Et pourtant, ce scénario s'est produit naturellement pendant la pandémie de Covid-19 : certains endroits ont mis des mandats de masque, et d'autres non. Ce type d'expérience naturelle a permis aux chercheurs de passer au crible les données sur la santé dans ces différents endroits et d'essayer de dégager des modèles - et Huang et ses collègues l'ont récemment fait. Ils ont comparé 351 comtés aux États-Unis qui avaient mis en œuvre des mandats de masque avec des comtés qui n'avaient pas de mandat, mais qui étaient par ailleurs similaires à plusieurs autres égards. Cela signifie que, lorsque cela est possible, les taux de Covid dans un comté de banlieue du Sud à tendance républicaine qui a mis en œuvre un mandat de masque pendant la propagation modérée de Covid-19 seraient mesurés par rapport aux taux d'infection dans un autre comté de banlieue du Sud de droite qui n'a pas mis en place de mandat en même temps.

L'analyse de Huang a révélé que les mandats de masque étaient associés à des pics de Covid-19 considérablement atténués, bien que les avantages aient diminué avec le temps dans certains comtés.
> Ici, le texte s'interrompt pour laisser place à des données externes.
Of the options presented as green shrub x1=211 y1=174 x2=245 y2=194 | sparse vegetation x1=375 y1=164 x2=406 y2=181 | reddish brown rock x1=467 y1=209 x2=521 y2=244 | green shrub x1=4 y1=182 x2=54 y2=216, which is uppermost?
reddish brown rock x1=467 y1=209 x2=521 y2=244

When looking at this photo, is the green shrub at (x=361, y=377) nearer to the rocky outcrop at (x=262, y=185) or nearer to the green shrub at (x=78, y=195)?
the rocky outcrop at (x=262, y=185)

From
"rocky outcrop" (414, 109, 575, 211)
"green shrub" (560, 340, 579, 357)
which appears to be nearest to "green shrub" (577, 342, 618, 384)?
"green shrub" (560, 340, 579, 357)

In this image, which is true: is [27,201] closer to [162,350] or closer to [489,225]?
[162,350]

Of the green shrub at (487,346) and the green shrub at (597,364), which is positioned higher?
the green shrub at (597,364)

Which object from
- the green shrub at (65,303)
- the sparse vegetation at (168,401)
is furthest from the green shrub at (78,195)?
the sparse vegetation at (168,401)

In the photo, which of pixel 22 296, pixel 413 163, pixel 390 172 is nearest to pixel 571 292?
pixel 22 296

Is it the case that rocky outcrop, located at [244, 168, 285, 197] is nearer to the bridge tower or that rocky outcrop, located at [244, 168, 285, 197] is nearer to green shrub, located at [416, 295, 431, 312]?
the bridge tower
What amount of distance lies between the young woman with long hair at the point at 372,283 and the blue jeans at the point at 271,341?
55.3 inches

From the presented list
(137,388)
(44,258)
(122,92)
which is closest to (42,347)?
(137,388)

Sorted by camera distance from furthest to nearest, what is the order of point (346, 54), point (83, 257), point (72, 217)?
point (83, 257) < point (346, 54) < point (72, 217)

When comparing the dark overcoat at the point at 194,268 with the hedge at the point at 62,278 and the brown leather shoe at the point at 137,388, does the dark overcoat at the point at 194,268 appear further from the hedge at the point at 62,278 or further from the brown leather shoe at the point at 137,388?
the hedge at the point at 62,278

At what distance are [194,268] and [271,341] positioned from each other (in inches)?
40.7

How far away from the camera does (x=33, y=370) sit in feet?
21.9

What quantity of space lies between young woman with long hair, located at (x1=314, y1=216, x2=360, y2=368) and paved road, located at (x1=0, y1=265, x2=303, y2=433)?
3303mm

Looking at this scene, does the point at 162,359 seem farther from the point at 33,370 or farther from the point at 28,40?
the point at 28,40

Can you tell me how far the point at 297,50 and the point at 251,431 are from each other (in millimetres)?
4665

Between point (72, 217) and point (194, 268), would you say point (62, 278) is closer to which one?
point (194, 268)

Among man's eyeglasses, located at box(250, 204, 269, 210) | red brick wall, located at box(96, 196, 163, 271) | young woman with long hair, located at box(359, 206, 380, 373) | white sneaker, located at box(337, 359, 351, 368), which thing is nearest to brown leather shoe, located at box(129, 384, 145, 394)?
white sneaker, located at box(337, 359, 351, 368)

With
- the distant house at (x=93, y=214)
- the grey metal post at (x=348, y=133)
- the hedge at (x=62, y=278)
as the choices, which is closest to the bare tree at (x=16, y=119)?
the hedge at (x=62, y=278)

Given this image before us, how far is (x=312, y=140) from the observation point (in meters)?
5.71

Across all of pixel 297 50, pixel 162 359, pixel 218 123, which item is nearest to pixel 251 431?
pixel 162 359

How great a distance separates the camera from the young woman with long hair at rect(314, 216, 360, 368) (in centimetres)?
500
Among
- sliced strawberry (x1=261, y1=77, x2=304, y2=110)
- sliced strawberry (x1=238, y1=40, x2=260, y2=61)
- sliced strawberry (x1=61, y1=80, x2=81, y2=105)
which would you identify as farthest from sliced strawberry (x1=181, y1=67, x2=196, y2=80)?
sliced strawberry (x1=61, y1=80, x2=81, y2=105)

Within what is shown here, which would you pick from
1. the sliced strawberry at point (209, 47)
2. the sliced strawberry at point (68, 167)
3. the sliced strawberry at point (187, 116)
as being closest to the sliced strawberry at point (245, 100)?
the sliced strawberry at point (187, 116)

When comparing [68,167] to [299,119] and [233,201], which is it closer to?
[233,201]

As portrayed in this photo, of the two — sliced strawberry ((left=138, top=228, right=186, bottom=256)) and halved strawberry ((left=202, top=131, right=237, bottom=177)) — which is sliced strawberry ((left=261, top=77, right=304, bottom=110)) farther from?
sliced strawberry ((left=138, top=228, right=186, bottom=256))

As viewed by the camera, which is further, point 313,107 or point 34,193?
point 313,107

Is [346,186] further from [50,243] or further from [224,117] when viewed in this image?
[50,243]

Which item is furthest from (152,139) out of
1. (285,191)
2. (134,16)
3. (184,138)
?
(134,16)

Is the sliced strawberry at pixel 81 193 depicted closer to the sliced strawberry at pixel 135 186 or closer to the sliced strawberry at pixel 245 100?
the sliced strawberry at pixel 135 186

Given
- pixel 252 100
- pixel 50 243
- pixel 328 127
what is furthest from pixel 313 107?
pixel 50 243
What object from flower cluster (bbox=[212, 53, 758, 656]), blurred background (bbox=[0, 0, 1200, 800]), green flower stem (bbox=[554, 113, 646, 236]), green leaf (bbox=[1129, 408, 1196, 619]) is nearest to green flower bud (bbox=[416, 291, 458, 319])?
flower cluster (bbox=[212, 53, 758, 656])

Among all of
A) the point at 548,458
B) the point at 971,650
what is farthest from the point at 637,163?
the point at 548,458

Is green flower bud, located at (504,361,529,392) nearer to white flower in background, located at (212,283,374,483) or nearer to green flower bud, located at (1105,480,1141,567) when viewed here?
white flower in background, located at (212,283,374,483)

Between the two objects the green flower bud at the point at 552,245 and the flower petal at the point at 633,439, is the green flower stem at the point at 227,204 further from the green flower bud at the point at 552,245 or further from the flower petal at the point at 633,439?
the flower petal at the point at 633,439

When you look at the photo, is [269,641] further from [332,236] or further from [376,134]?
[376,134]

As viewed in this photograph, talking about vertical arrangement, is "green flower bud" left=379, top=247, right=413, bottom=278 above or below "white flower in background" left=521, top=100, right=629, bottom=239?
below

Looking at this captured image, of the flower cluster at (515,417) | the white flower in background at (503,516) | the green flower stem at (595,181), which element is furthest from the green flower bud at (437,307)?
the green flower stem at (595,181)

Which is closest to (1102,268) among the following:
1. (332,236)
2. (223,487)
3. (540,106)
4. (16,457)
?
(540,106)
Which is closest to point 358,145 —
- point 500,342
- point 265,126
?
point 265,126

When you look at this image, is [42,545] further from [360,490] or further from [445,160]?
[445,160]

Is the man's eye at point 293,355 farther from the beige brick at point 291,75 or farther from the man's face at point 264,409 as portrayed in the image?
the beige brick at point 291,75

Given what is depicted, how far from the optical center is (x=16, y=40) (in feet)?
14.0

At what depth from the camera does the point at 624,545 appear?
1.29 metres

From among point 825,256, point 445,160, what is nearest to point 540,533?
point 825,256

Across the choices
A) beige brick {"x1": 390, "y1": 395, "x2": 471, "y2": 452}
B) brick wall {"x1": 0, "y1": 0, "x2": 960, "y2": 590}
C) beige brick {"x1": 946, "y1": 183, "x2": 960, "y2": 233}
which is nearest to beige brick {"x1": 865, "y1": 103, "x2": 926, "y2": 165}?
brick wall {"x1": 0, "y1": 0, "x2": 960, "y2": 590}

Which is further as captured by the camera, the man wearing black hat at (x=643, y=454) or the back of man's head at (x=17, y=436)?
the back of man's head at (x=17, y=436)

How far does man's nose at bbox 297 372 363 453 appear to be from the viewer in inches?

La raison de ce déclin n'était pas claire, mais pourrait peut-être être due à la fatigue des mandats, ont suggéré les chercheurs. Des études similaires ont souvent - mais pas toujours - trouvé un effet positif.

Cependant, il était difficile de déterminer si les masques étaient responsables de ces avantages, a déclaré Huang. Il est possible que d'autres facteurs – tels que d'autres politiques mises en œuvre parallèlement aux mandats de masque, ou une plus grande distanciation sociale – aient en fait maintenu les taux de Covid-19 plus bas, plutôt que les masques eux-mêmes. "Je pense qu'il est très difficile", a déclaré Huang, "de tirer une conclusion de causalité."

Le CDC a cité d'autres études observationnelles pour justifier sa recommandation de masquage. Une étude de 2022 a révélé que les personnes en Californie qui choisissaient de porter des N95 étaient moins susceptibles d'attraper le Covid-19 que les personnes utilisant d'autres types de protection respiratoire, qui étaient elles-mêmes moins susceptibles de tomber malades que les personnes ne portant pas de masque du tout. Mais l'étude a été critiquée pour ne pas avoir fait grand-chose pour contrôler toutes les autres façons dont les personnes qui portent des N95 peuvent se comporter différemment des personnes qui ne portent jamais de masques. Est-ce que ce sont les masques qui ont fait la différence ? Ou était-ce ces autres comportements de prudence que les personnes qui ont tendance à porter des N95 adoptent également qui ont réduit leur risque ?

Les méthodes de Cochrane ont été conçues précisément pour résoudre ce genre de questions médicales délicates. L'organisation a été lancée en 1993, avec pour mission, comme l'a écrit le journaliste Daniel Kolitz dans un article pour Undark, de « rassembler et résumer les preuves disponibles les plus solides dans pratiquement tous les domaines de la médecine, dans le but de permettre aux cliniciens de faire des choix éclairés sur le traitement.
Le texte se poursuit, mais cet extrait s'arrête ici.